Daniel_Cantillon,_MD: Really terrific question. So much to discuss. First, would you want to be resuscitated in the event of sudden cardiac arrest? Some people older than 80 would choose not to be shocked, as sudden cardiac arrest is generally considered to be a very peaceful and dignified death. With that said, I have implanted ICDs in patients over 80 years old and I think your question on subcutaneous ICD vs. traditional transvenous ICD comes down to the likelihood you would require pacing support. An office visit with attention to the details could best answer that.
roberta344: What is Cleveland Clinic's percentage of successful outcomes for implanting a Cardiac Defibrillator in persons over age 80? I have been diagnosed with Apical Left Ventricle Hypertrophic Cardiomyopathy and Arrhythmias, female, age 82, otherwise healthy. Would implanting a Subcutaneous-ICD be sufficient for this diagnosis? If not, why not?
Daniel_Cantillon,_MD: In terms of successful implant? I'd say very close to 100%. Is that the right call, and where does S-ICD fit in? Those are more nuanced questions. I'd go back to a previous comment I made to another individual over 80 that you have to think very carefully as to whether you would view an appropriate shock as a welcome extension of your life, or an intrusion on an otherwise peaceful and dignified death. That's a highly personal question that each individual would approach differently based on their values and beliefs about life/death, etc.
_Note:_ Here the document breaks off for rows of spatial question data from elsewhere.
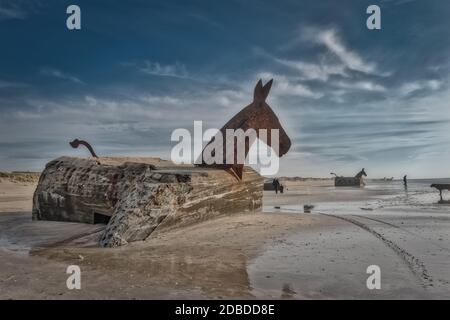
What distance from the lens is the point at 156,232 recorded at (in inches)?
238

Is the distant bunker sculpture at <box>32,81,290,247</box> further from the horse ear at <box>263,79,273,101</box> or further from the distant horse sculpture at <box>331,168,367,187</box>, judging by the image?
the distant horse sculpture at <box>331,168,367,187</box>

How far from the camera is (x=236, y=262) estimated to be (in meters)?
4.46

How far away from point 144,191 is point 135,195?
171 millimetres

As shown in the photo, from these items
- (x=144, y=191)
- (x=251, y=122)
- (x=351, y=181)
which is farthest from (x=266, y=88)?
(x=351, y=181)

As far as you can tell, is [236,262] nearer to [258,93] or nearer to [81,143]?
[258,93]

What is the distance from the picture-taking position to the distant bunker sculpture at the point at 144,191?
5.98m

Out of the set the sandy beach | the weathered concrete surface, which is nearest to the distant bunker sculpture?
the weathered concrete surface

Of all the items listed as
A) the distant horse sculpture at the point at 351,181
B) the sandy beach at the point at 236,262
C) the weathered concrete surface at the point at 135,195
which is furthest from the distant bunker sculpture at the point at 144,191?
the distant horse sculpture at the point at 351,181

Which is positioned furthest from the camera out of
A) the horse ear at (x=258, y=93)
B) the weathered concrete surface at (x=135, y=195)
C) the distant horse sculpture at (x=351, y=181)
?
the distant horse sculpture at (x=351, y=181)

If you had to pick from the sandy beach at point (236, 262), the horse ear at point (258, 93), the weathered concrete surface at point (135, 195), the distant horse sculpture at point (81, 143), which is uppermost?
the horse ear at point (258, 93)

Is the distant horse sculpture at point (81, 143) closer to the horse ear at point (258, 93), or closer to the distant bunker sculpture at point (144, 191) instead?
the distant bunker sculpture at point (144, 191)

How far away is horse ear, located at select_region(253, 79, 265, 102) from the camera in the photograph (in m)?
8.75

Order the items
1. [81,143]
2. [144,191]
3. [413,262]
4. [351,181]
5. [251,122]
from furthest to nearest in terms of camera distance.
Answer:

$51WaldoZ2: My wife has nonischemic cardiomyopathy, and will have a pacemaker/defibrillator implant on the 9th of October. Will the pacemaker give her more energy, or lessen how tired she gets at times? Thanks!
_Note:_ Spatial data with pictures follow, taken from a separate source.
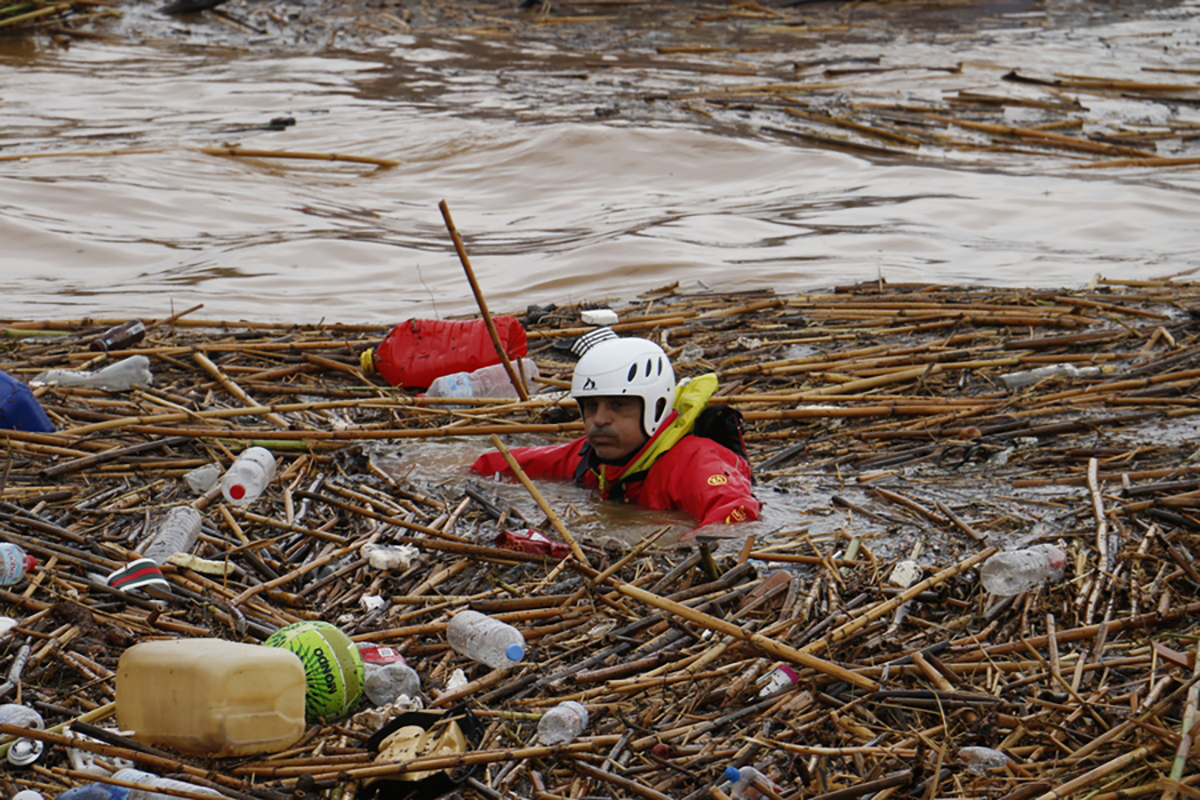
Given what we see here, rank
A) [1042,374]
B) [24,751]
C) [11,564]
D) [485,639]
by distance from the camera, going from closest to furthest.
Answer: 1. [24,751]
2. [485,639]
3. [11,564]
4. [1042,374]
Daniel_Cantillon,_MD: Was it a three lead pacemaker? (Cardiac resynchronization therapy device). If so, the answer is yes.
roberta344: Please explain what a Subcutaneous-ICD would be used for.
Daniel_Cantillon,_MD: A subcutaneous ICD is like any other ICD except that it cannot act as a pacemaker. More or less, the same reasons somebody would get a regular ICD would apply to the subcutaneous device. With that said, there are some specific aspects of a patient's care that would prompt us to look at that more closely as an option over the traditional transvenous device.
chefmike: What is a low EF?
Christine_Tanaka-Esposito,_MD: "EF" an abbreviation for "ejection fraction" is the percentage of blood ejected from the heart with each heart beat, and quantifies the heart's ability to pump blood. A normal EF ranges from 50-65%. A low EF is any percentage less than 50%, and reflects weakened heart pumping ability.